### [Quoted passage]
■ ■ ■ ■ ■

To become the next president
MANILA, Philippines — Josephine Galang Murillo wants to become the next president of the Philippines.
“I asked the people power (sic) if they want me to run for president, and most of them said ‘yes’,” the 62-year-old claims. With “people power” allegedly backing her up, she may well become the third Philippine woman president. If ever.
But first, she has to file her certificate of candidacy (COC) at the Commission on Elections (Comelec) in Intramuros. There, she is told to fill up the COC form, in 5 legible copies.
She heads out and looks for a photocopier. After asking around, she ends up in a makeshift stall in a parking lot just outside the Comelec office, beside the Palacio del Gobernador.
This is the same store where character actor Amay Bisaya photocopied his COC form 6 years ago, when he ran for senator. So says Manny de los Angeles.
“Karamihan ng nagpapa-Xerox sa amin nuisance candidates (Most of those who use our photocopying services are nuisance candidates),” says De los Angeles.
While her COC form is being photocopied, Murillo changes her footwear from socks and slippers to open-toed sandals.
Asked about her political platform, Murillo says: “As of now, I cannot say anything. Unless I become president.”
On the other side of Soriano Street, near the corner of General Luna, across the Chilean Embassy, photographer Banjo Paderna notices a man who looks like a cleric, wearing a large cross for a necklace, carrying what are apparently COC forms. The man wants his picture taken.

■ ■ ■ ■ ■

### [Dataset content]
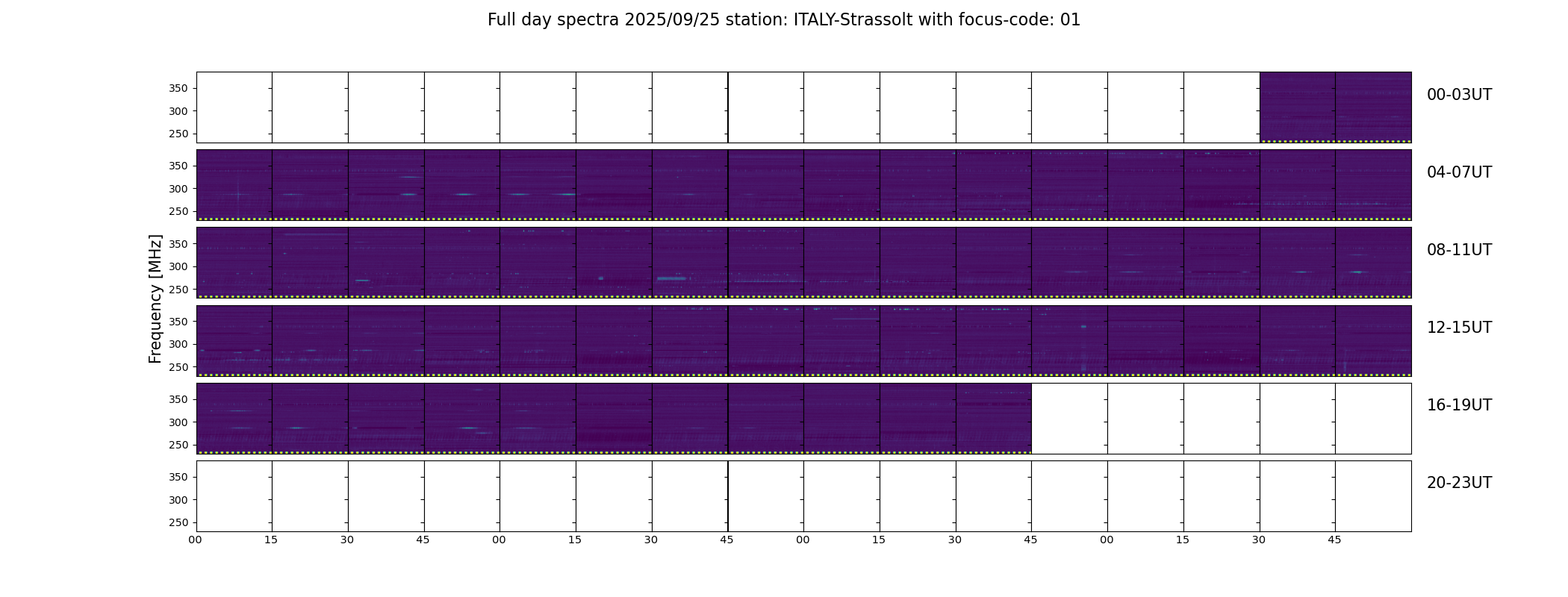 Full day spectra 2025/09/25 station: ITALY-Strassolt with focus-code: 01

Frequency [MHz]

350
300
250
00-03UT

350
300
250
04-07UT

350
300
250
08-11UT

350
300
250
12-15UT

350
300
250
16-19UT

350
300
250
20-23UT

00 15 30 45 00 15 30 45 00 15 30 45 00 15 30 45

■ ■ ■ ■ ■

### [Work task 1]
List every person named in the article about candidacy filings at the Comelec.
### [Work task 2]
Continue the article about candidacy filings at the Comelec from its last sentence.
The data has no connection to the article about candidacy filings.

### [Output 1]
- Josephine Galang Murillo
- Amay Bisaya
- Manny de los Angeles
- Banjo Paderna

### [Output 2]
Paderna mans an old-school photo booth at the corner of an eatery. His usual clients are not neophyte politicians running for president, but seamen applying for jobs. He takes photographs of strangers, people who usually remain anonymous; nameless faces.
He doesn't know that the man he has photographed is Rizalito David, who also wants to be the next Philippine president. The man whose picture is on his computer monitor is the same man questioning the qualifications of Senator Grace Poe, the poll front runner in the presidential race.
“Hindi ko alam na kandidato siya pero na-obserbahan ko lang na mukhang tatakbo rin kasi nagpa-picture sa akin, 1.5 by 1.5 (inches). So inisip ko for COCs talaga. Then, nag-fill up pa siya ng mga form.”
(I didn’t know that he’s a candidate, but I figured he looks like he may run because he asked me to take 1.5x1.5 (inch) photos. So I thought it’s really for COCs. Then, he filled up some forms.)
In this instance, he is able to put a name to a face – maybe, because he got all praises.
“(Sabi niya) 'Uy, ang galing mo!' Ganyan talaga ‘pag photographer, lalo na ‘pag gumagawa galing sa puso, maganda talaga ang gawa.”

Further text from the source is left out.